En France et à Rome, le cardinal Sarah suscite autant d’engouement que de désapprobation. Qui est-il réellement ?

Un nouveau livre, la Force du silence (Fayard), qui fait déjà beaucoup parler de lui ; 335.000 exemplaires de Dieu ou rien (Pluriel) son livre d’entretiens, vendus dans le monde entier dont 32.000 en France, 12 traductions, une tournée triomphale dans le monde entier : le cardinal Sarah est devenu un auteur de best-sellers. Ses conférences font salle comble. Il faut dire que le prélat ne fait ni dans la langue de buis ni dans le politiquement correct, multipliant les phrases chocs et les cris d’alarme face à la « crise » spirituelle et morale de l’Occident. Le dernier en date, devant les 1200 scouts d’Europe réunis pour la Toussaint à Vézelay : « L’idéologie du genre, les libertés démocratiques sans mesure et sans limite et Daech ont tous la même origine satanique. »

Comment expliquer son succès ? Est-il réellement l’opposant au pape François que beaucoup décrivent ? Le « phénomène Sarah » commence début 2015, avec la sortie de Dieu ou rien. Ce livre d’entretiens, le cardinal l’a écrit avec Nicolas Diat, déjà auteur d’un succès de librairie : L’homme qui ne voulait pas être pape (Albin Michel). Cette enquête fouillée sur le pontificat de Benoît XVI, publiée un an plus tôt, a fait couler beaucoup d’encre, notamment, ce qui est rare, du père Federico Lombardi, alors directeur du bureau de presse du Saint-Siège, qui se montre très critique : « L’auteur du livre, qui est à coup sûr un grand admirateur du pape Benoît, écrit-il, ne semble pas en revanche en être un bon disciple. » Titulaire d’un diplôme de communication politique, Nicolas Diat a travaillé quatre ans auprès de Laurent Wauquiez, dont il a été conseiller spécial, notamment au Quai d’Orsay.

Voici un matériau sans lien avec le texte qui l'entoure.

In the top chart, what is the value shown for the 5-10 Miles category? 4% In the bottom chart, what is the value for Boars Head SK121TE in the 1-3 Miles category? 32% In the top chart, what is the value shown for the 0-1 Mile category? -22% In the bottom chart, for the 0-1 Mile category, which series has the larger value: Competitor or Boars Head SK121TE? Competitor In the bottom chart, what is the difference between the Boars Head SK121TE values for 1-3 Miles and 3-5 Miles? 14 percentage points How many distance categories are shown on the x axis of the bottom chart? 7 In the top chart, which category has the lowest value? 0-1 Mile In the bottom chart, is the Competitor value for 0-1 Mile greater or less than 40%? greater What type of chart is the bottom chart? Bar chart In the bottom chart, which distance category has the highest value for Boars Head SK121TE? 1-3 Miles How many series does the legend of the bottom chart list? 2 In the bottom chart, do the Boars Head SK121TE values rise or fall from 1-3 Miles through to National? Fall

La France, par ses missionnaires, m’a apporté la foi, l’Évangile, m’a communiqué les valeurs chrétiennes, humaines.

Sa popularité en France, le cardinal la doit à une attention et à une présence tout à fait particulière sur le territoire. Sur son compte Twitter, on trouve des messages de soutien à la France lors des attentats ou à l’occasion de profanations, des photos de ses déplacements dans des communautés religieuses françaises. Ainsi, il comble un besoin d’attention. Les catholiques français avaient pris l’habitude de se sentir au centre de la sollicitude de Rome sous le très francophile Benoît XVI, ce qui est moins le cas avec François, plus démonstratif à l’égard des périphéries.

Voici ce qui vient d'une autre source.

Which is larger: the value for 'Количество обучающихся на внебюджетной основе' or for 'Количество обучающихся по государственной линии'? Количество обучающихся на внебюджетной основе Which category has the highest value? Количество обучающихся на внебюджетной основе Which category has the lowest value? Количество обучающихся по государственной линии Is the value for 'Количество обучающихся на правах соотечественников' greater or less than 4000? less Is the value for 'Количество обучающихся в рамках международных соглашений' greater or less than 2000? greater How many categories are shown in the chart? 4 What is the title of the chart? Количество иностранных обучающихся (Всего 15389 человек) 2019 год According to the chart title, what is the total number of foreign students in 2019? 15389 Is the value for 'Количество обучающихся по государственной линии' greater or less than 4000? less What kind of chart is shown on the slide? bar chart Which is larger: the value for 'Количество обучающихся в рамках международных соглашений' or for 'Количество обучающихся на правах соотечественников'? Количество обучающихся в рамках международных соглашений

Les encouragements du cardinal à la Manif pour tous lui valent des milliers d’admirateurs. Là où l’Église de France joue la carte de la modération et du consensus pour maintenir l’unité, il tranche par son langage radical. Problème : la reprise en boucle de ses propos et de son actualité sur des sites dits de « réinformation » identitaires, généralement politisés à la droite de la droite et hostiles au pape François, place un certain nombre de prêtres français dans la délicate posture de devoir faire le « service après-vente » auprès de jeunes catholiques, nourris par ces lectures.

« À mon avis, explique un de ses admirateurs, le problème est que ses partisans les plus zélés, mais pas forcément les plus fidèles, se retrouvent parmi les catholiques très critiques vis-à-vis de l’épiscopat français, habituellement attachés au pape mais sceptiques voire, pour certains, franchement hostiles, au pape François. Catholiques souvent politisés jusqu’à la confusion, qui confondent certains sites identitaires avec la doctrine sociale de l’Église. Tous ne sont évidemment pas comme ça, mais ceux-là sont les plus bruyants, sur les réseaux sociaux notamment. »

Pourtant, le cardinal n’est pas un homme de pouvoir ni un tacticien. Parmi ceux qui le connaissent bien, y compris ses détracteurs, il y a consensus sur ce point. C’est un non-politique, un mystique, qui oublie parfois qu’il évolue dans un monde ecclésial où tout est possiblement instrumentalisé.